Description of the task: Please set down everything from "Most concerning for" down to "well in them." in the North Carolina redistricting text below, word for word.

Passage given:

%%

After a lengthy period of litigation, North Carolina’s new legislative districts are in place, and with filing closed the field is set for 2022. I’ve already covered North Carolina’s new congressional districts – a highly uncompetitive, court-drawn map – but these legislative lines are different, providing Democrats a chance at a majority in the State House and Republicans an outside shot at reclaiming an outright legislative supermajority.
In other words: both maps are pretty fair, albeit with specific issues unique to each. But what do the chambers both look like, and what can we expect going forward?
One of the most important things to understand about legisative redistricting in North Carolina is the cluster system. The state Constitution prohibits counties from being split, which itself conflicts with the federal “one man, one vote” standard. To square this circle, North Carolina maps are split up into “clusters”. If a single county can contain one or more seats entirely within its borders, this has to be accommodated; after all of these counties are sorted, then multi-county clusters are created.
These clusters themselves can be mostly determined by mathematical formulas and while some are firmly set, there are scenarios where there can be multiple potential clusters. The State Senate map is one such example, where the initial, rejected map and the new approved map use a different set of clusters in the northeast.
House of Representatives
Starting with the House of Representatives, it’s clear that Democrats got a fairly good deal here – but not one that would ensure a viable path to a majority in 2022. Right now, under the 2020 maps redrawn on a bipartisan basis, Republicans control 69 seats to 51 for the Democrats. The new map contains 61 Trump seats and 59 Biden seats, something accomplished by the creative means of cracking cities in urban counties to produce less competitive seats. Like in the current map, the most egregious example of this is likely in Buncombe, where the liberal bastion of Asheville is split into three different districts.
That being said, the raw math here for Democrats is actually somewhat rough. The weakest Republican seat – HD74 in Forsyth County – went to Trump by around 1.8%. Only six other Trump-won seats were decided by less than 10%, compared to a whopping 14 for Biden-won seats. In other words, the maximum Democratic performance here would likely be 66-54, while the maximum Republican performance could be 75-45.
Most concerning for Democrats is the fact that 11 Biden-won seats in total were decided by less than 5% of the vote. If Republicans were to win all 11 of these seats, they would have a supermajority in the chamber, which is needed to override vetoes.
|12||Jones, Greene, Lenoir||46.00%||53.28%||7.28%|
|5||Bertie, Gates, Hertford, Pasquotank||49.49%||49.29%||-0.2%|
On the whole, then, Republicans could either lose seats or potentially expand their majority. Much of this will depend on the national environment, as well as the ability of Republicans to “snap back” their performance in Democratic-trending urban counties. While former President Trump lost these areas, others like Senator Thom Tillis and Treasurer Dale Folwell performed well in them.
In contrast to the House map, the Senate map is more favorable to Republicans, with 28 Trump seats and 22 Biden seats; this is only two short of the 30 seats necessary for a veto-proof supermajority. The 25th seat here is Trump+6, and to win a majority Democrats would need to flip an additional Trump+8 seat. In comparison, Republicans would only need to win SD07 (a Biden-won seat based in New Hanover with a Republican incumbent) and then either the sprawling, rural SD03 or the urban, Wake County-centered SD18, both of which were Biden+3.6. The Biden+5.1 SD17 in southern Wake County would also be a viable target for Republicans in a wave year, with the Biden+10 SD19 in Cumberland County presenting a stretch goal.

%%

Material:
%%

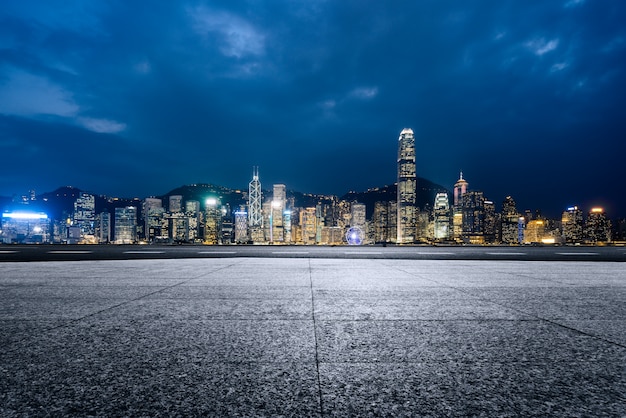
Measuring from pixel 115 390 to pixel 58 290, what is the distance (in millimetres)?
6467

%%

Answer to the exercise:
Most concerning for Democrats is the fact that 11 Biden-won seats in total were decided by less than 5% of the vote. If Republicans were to win all 11 of these seats, they would have a supermajority in the chamber, which is needed to override vetoes.
|12||Jones, Greene, Lenoir||46.00%||53.28%||7.28%|
|5||Bertie, Gates, Hertford, Pasquotank||49.49%||49.29%||-0.2%|
On the whole, then, Republicans could either lose seats or potentially expand their majority. Much of this will depend on the national environment, as well as the ability of Republicans to “snap back” their performance in Democratic-trending urban counties. While former President Trump lost these areas, others like Senator Thom Tillis and Treasurer Dale Folwell performed well in them.